Las familias se dividen entre los que están judicializándola y los que ya decidieron no confiar en ella, entre los que están preocupados y los que ya están determinados. No quiero caer en los tópicos de que hay mucha fiscalización de las actuaciones escolares y mucha relajación con otros espacios/personas/tiempos en los que delegan la responsabilidad del cuidado de los hijos o hijas. Pero tampoco puedo entender tanta desconfianza, excepto porque mucha de ella está siendo provocada desde dentro. Las críticas, las reivindicaciones o la desacertada elección del momento para reclamar, no favorecen la imagen que la sociedad se está forjando sobre la situación. Hay padres que están pensando que mandan los hijos para un Chernobil desolado, desasistido y arrasado.
Nos estamos jugando mucho más de lo que parece. De este punto de inflexión la escuela pública puede salir fortalecida o herida mortalmente. Depende de todos, fundamentalmente de docentes y familias.
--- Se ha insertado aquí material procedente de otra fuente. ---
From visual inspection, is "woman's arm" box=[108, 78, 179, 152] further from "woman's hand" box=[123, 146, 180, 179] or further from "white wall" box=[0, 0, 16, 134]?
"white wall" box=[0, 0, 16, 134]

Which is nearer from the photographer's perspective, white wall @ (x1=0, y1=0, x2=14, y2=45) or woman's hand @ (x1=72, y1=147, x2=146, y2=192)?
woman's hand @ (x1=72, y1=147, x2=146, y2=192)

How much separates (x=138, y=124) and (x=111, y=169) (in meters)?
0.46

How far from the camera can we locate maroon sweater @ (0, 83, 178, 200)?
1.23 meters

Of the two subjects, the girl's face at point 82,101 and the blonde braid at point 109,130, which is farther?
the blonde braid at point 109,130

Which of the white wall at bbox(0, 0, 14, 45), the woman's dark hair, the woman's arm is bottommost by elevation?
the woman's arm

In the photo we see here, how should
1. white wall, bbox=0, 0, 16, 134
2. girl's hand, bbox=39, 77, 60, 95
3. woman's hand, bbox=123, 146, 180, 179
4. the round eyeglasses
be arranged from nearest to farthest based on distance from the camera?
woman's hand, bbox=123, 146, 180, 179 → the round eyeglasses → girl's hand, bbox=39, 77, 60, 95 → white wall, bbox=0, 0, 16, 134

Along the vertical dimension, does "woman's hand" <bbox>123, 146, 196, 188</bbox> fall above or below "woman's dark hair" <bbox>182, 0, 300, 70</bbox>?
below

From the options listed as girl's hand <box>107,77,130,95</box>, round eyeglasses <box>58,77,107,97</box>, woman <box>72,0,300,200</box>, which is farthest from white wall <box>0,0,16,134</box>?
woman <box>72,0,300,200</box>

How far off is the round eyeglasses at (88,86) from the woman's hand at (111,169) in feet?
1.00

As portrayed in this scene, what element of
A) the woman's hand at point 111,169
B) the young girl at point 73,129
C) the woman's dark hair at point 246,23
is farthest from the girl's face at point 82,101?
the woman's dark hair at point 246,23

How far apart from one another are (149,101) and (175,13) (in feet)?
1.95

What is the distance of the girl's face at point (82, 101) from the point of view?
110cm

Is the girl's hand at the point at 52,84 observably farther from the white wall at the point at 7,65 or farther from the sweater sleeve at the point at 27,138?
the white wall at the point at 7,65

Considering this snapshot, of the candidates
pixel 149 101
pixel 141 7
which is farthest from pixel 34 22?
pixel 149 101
Los maestros deberíamos entender que incorporar unas rutinas, cambiar otras o la distribución espacial/temporal no puede hacernos olvidar el nucleo de nuestra labor: acoger al alumnado, acariciarlo con palabras, curar las heridas del confinamiento, enseñarlos a vivir en un nuevo escenario, mostrarle aquello que les pueda ser verdaderamente útil en las próximas crisis que ya profetizan. Ayudarlos a ser personas, ciudadanos, individuos, miembros de una sociedad. Y cómo no, abordar contenidos que les ayuden a entender el mundo y lo que en él sucede. Todo eso, evitando que los niños y las niñas piensen que su libertad está mermada. He aquí la piedra de toque, el verdadero reto: hacerlos libres aún con todas la limitaciones que se están imponiendo.
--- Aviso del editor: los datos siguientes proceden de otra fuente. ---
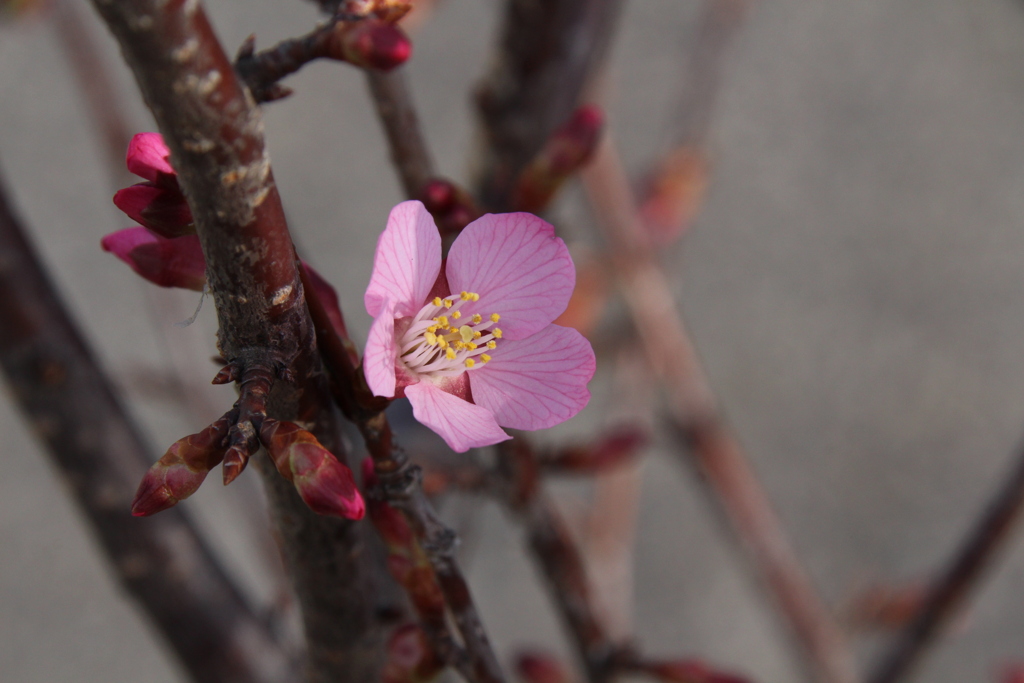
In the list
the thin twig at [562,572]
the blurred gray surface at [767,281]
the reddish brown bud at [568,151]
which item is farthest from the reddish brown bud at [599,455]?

Las familias, deberían dejar a los profesionales educativos hacer su trabajo. Confiar en que nadie tiene ganas de contagiarse. Y sobre todo, deben demandar de los docentes que cumplan con su función educativa en el más extenso sentido. En lugar de consumir o participar en tertulias apocalípticas deberían conversar con los hijos y enseñarles a ser vecinos, compañeros, familiares y habitantes de un mundo complejo.
No creo que sea mucho pedir que la familia y la escuela sigan siendo los dos primeros agentes educativos. Más en los tiempos que corren.